Extrait choisi:
########
À Cannes où il passait les hivers, et à Paris, il était fort recherché de la société à laquelle il appartenait par sa naissance et qui le revendiquait, car les gens du monde, à pénétrer dans le cercle de lumière que forme une gloire, se croient devenus eux-mêmes lumineux.

Entre ces trois êtres, le peintre Bertin, la comtesse et Annette se joue une tragédie d’âme. Ils sont les victimes inconscientes de la fatalité qui trouble la quiétude d’un amour parvenu à l’heure sereine. C’est aussi la Fatalité qui amène la mort d’Olivier. Et, cet acquiescement à une volonté surnaturelle prend une grandeur émouvante.

Guy devina que la vie soi-disant heureuse de la mondaine recèle souvent bien des tristesses inapaisées. Car, pour la femme qui a trouvé sa raison de vivre dans un amour, l’agonie de la jeunesse sera l’agonie de la vie sentimentale, dont la chaîne est tissée de minutes amoureuses que sa chair fanée ne pourra plus donner. Et voici qu’apparaît sa fille, une autre elle-même ressuscitée et rajeunie. L’enfant ignorera son pouvoir maléfique ; inconsciente et jolie, elle passe, la tueuse du passé.
########
Extrait des données:

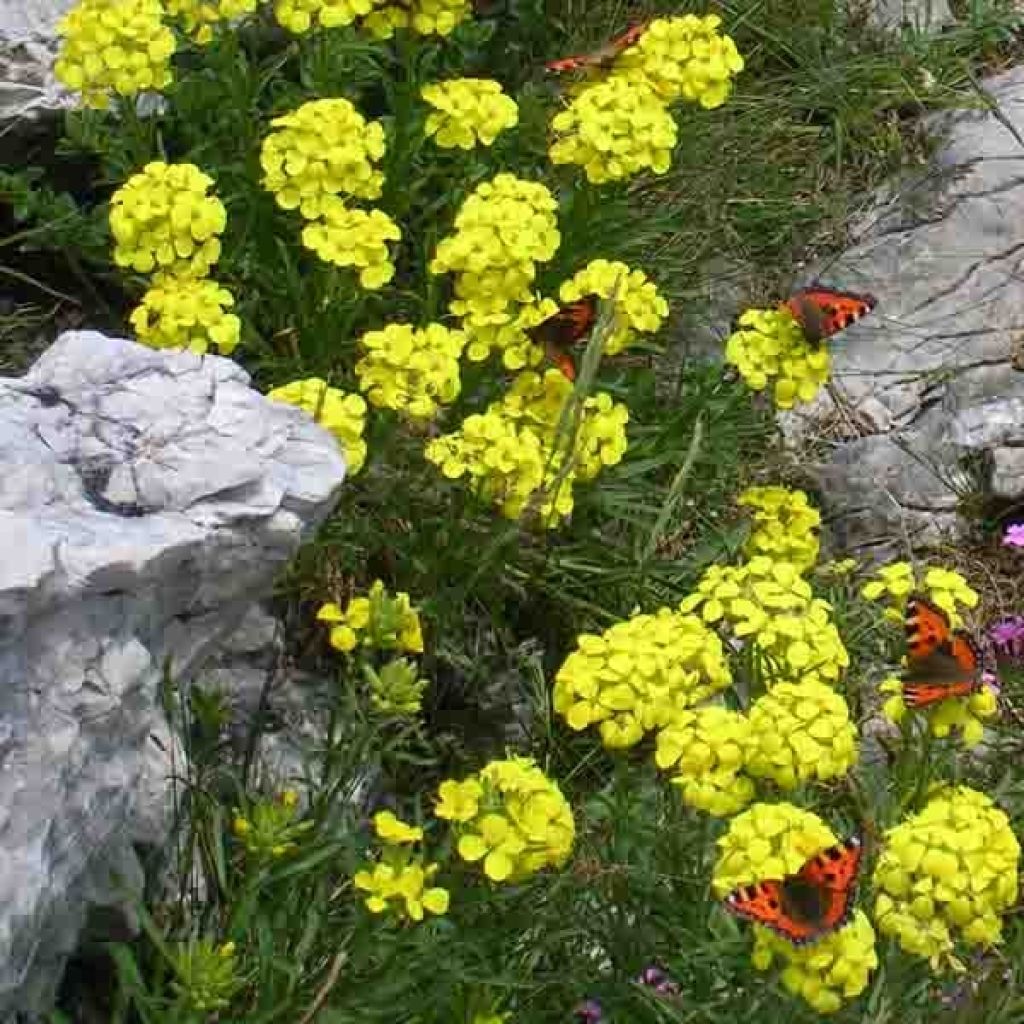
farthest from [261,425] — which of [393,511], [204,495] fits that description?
[393,511]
########
Travail demandé:
**1)** Résumez en deux phrases l'extrait consacré au peintre Bertin, à la comtesse et à Annette.
**2)** Poursuivez l'extrait consacré au peintre Bertin, à la comtesse et à Annette à partir de sa dernière phrase.

Réponses dans l'ordre:
**1)** Entre le peintre Bertin, la comtesse et Annette se joue une tragédie d'âme : tous trois sont les victimes inconscientes d'une fatalité qui trouble un amour parvenu à l'heure sereine et qui amène aussi la mort d'Olivier. Pour la femme qui a trouvé dans un amour sa raison de vivre, l'agonie de la jeunesse est celle de la vie sentimentale, et sa fille, image d'elle-même rajeunie, devient sans le savoir la tueuse du passé.

**2)**
Maupassant, qui a compris toute la grandeur d’âme des mères, montre la comtesse sans colère et sans jalousie contre l’enfant innocente. Mère désespérée. Elle gravit chaque jour son calvaire, sans hostilité contre Annette, n’ayant qu’une tristesse résignée.

Ainsi chacun est l’instrument inconscient de la fatalité. Annette est venue, et l’âme de la mère a été désespérée. Et l’amante passionnée envoie elle-même Olivier vers la mort brutale. Et tout cela, affreusement triste, reste douloureusement vrai.

Maupassant, qui dédaigna de jeter son âme secrète en pâture à la foule, puisqu’il interdit la publication de ses lettres, a pourtant dévoilé toute cette âme douloureuse et lasse dans Notre cœur.

Michèle de Burne a existé, et fut peut être la seule personne que Maupassant aima. Comme son héros Mariolle, l’auteur « considérait les femmes comme un objet d’utilité pour ceux qui veulent une maison bien tenue et des enfants, comme un objet d’agrément relatif pour ceux qui cherchent des passe-temps d’amour. »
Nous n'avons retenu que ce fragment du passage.